Andere risico's die samenhangen met het laten afnemen van bloed zijn gering, maar kunnen zijn:
- Enorm bloeden
- Meerdere gaatjes om aderen te vinden
- Flauwvallen of zich licht in het hoofd voelen
- Hematoom (opbouw van bloed onder de huid)
- Infectie (een klein risico wanneer de huid wordt gebroken)
Alternatieve namen
Orale glucosetolerantietest - niet-zwanger; OGTT - niet-zwanger; Diabetes - glucosetolerantietest; Diabetische - glucosetolerantietest
Afbeeldingen
Nuchtere glucosetolerantietest
Orale glucosetolerantietest
Referenties
American Diabetes Association. 2. Classificatie en diagnose van diabetes: normen voor medische zorg bij diabetes-2018. Diabetes Zorg. 2018; 41 (suppl 1): S13-S27. PMID: 29222373 www.ncbi.nlm.nih.gov/pubmed/29222373.
Chernecky CC, Berger BJ. Glucosetolerantietest (GTT, OGTT) - bloed. In: Chernecky CC, Berger BJ, eds. Laboratoriumtests en diagnostische procedures. 6e ed. St Louis, MO: Elsevier Saunders; 2013: 591-593.
Dennedy MC, Rizza RA, Dinneen SF. Classificatie en diagnose van diabetes mellitus. In: Jameson JL, De Groot LJ, de Kretser DM, et al, eds. Endocrinologie: volwassen en pediatrisch. 7e ed. Philadelphia, PA: Elsevier Saunders; 2016: hoofdstuk 38.

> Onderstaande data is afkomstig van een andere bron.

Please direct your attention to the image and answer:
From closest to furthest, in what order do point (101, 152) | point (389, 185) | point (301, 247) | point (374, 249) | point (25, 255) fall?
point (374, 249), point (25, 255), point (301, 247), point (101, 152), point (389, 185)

Datum van herziening 8/19/2018
Bijgewerkt door: Brent Wisse, MD, Associate Professor of Medicine, Division of Metabolism, Endocrinology & Nutrition, University of Washington School of Medicine, Seattle, WA. Ook beoordeeld door David Zieve, MD, MHA, medisch directeur, Brenda Conaway, Editorial Director en de A.D.A.M. Redactie.